Indonesia juga menjadi satu-satunya negara anggota Association of Southeast Asian Nations (ASEAN) yang tergabung dalam kelompok 20 negara dengan status ekonomi maju dan ekonomi baru bangkit (G20). G20 merupakan forum pengganti kelompok 8 negara maju (G8). Seperti kita tahu, selama puluhan tahun, arah ekonomi dunia sangat ditentukan oleh kelompok 8 (G8) ini yang beranggotakan AS, Inggris, Jerman, Perancis, Italia, Rusia, Kanada, dan Jepang.

Itu sebabnya, Indonesia dinilai sangat layak masuk dalam kelompok negara berkembang dan berpengaruh di percaturan perekonomian global (Brazil, Rusia, India, China/BRIC). Layaknya Indonesia masuk dalam BRIC seperti diungkapkan oleh Goldman Sachs sekitar empat tahun lalu. Goldman Sachs membuat daftar sejumlah negara, seperti Bangladesh, Mesir, Indonesia, Iran, Meksiko, Nigeria, Pakistan, Filipina, Korea Selatan, Turki, dan Vietnam dalam rangka mencari BRIC baru. Kriteria yang ia gunakan adalah negara dengan stabilitas ekonomi makro, kematangan politik, keterbukaan perdagangan dan kebijakan investasi, serta kualitas pendidikan.

Dengan rentetan catatan positif seperti tertuang di atas, tak begitu mengherankan apabila kemudian jika presiden SBY sangat optimis terkait pembangunan ekonomi ke depan. Indonesia yang pernah luluh-lantah oleh hantaman krisis ekonomi pada 1998, ternyata bisa dengan cukup akseleratif bangkit dari keterpurukan dan berhasil menuai pembangunan ekonomi yang cukup mengesankan. 

Namun pertanyaan lanjutannya adalah, meski banyak catatan positif, akankah mimpi presiden SBY agar Indonesia menjadi developed economy pada pertengahan abad 21 bisa berjalan dengan mudah? 

Daya Saing

Meski banyak catatan positif telah ditorehkan selama ini, Indonesia tetap harus waspada dan tak boleh terlalu terlena dengan buaian data-data di atas. Hal itu dikarenakan masih banyak kerikil-kerikil tajam yang siap menghadang laju positif pembangunan ekonomi kita. Yang paling kentara tentulah persoalan rendahnya daya saing yang dimiliki Indonesia dibandingkan dengan negara-negara berkembang satu kawasan.

Kalahnya daya saing Indonesia bisa terlihat dari laporan International Finance Corporation (IFC) misalnya.

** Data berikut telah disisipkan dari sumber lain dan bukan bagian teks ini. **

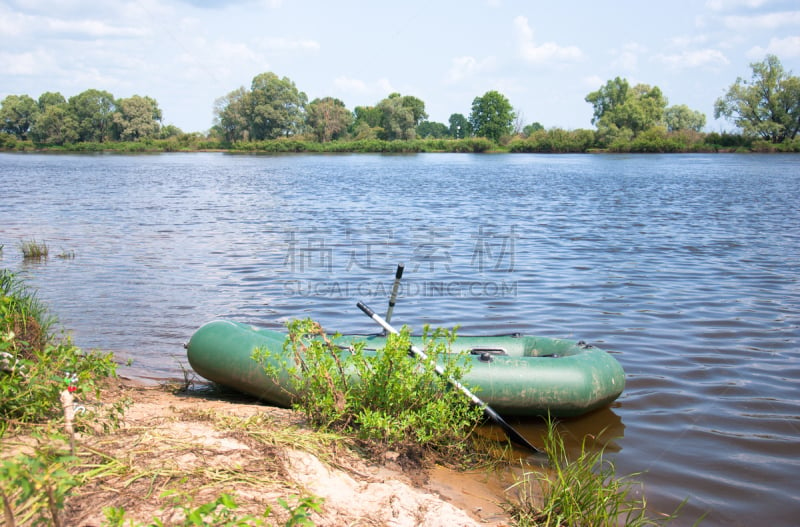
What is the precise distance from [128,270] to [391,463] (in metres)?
7.75

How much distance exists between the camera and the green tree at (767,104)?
57.0 meters

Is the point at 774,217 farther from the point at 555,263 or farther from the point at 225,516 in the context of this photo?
the point at 225,516

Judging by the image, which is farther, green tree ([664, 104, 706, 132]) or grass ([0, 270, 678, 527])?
green tree ([664, 104, 706, 132])

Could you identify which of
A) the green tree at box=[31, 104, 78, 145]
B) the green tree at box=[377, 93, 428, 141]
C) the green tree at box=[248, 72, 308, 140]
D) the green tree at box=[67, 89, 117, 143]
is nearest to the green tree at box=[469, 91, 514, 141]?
the green tree at box=[377, 93, 428, 141]

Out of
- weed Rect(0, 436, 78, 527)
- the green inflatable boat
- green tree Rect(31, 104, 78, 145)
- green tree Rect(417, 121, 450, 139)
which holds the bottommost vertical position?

Menurut lembaga yang bermarkas di Amerika Serikat ini, untuk negara-negara yang berada di kawasan Asia Pasifik, daya saing Indonesia masih kalah dengan Thailan dan Malaysia. Indonesia hanya menempati posisi 129, jauh di bawah Thailand dan Malaysia yang menduduki peringkat 17 dan 18. Dari data ini bisa dibaca bahwa Nusantara ternyata belum begitu ramah bagi para pengusaha yang menanamkan modalnya disini. 

Seperti kita tahu, persoalan daya saing ini sangat erat kaitannya dengan keberadaan birokrasi dalam mengelola negara. Hingga detik ini, citra birokrasi Indonesia di mata dunia masih kurang baik. Maraknya pungutan liar (pungli) menyebabkan biaya tak resmi menjadi mahal. Bahkan untuk mendirikan usaha di Indonesia, para pengusaha harus mengeluarkan biaya empat kali lipat dibandingkan dengan mendirikan usaha di Thailand.

Selain birokrasi, persoalan lain yang menjadikan daya saing Indonesia masih kalah dengan negara tetangga adalah masih lemahnya sektor infrastruktur yang ada. Tak jarang para pengusaha harus memutar otak akibat mahalnya biaya transportasi. Hal ini yang menyebabkan ketimpangan harga antara satu daerah dengan daerah lainnya cukup tajam. Harga barang di Papua misalnya, bisa jauh lebih tinggi dibandingkan dengan harga barang yang ada di pulau Jawa.

Untuk itu, ke depan pemerintah harus serius menangani kendala ini. Memang, gaung reformasi birokrasi sudah sangat lantang disuarakan. Namun hingga detik ini belum sepenuhnya membuahkan hasil. Demikian pula dengan pembangunan infrastruktur. Meski pemerintah sudah getol melakukan pembenahan, perbaikan disektor ini juga belum maksimal.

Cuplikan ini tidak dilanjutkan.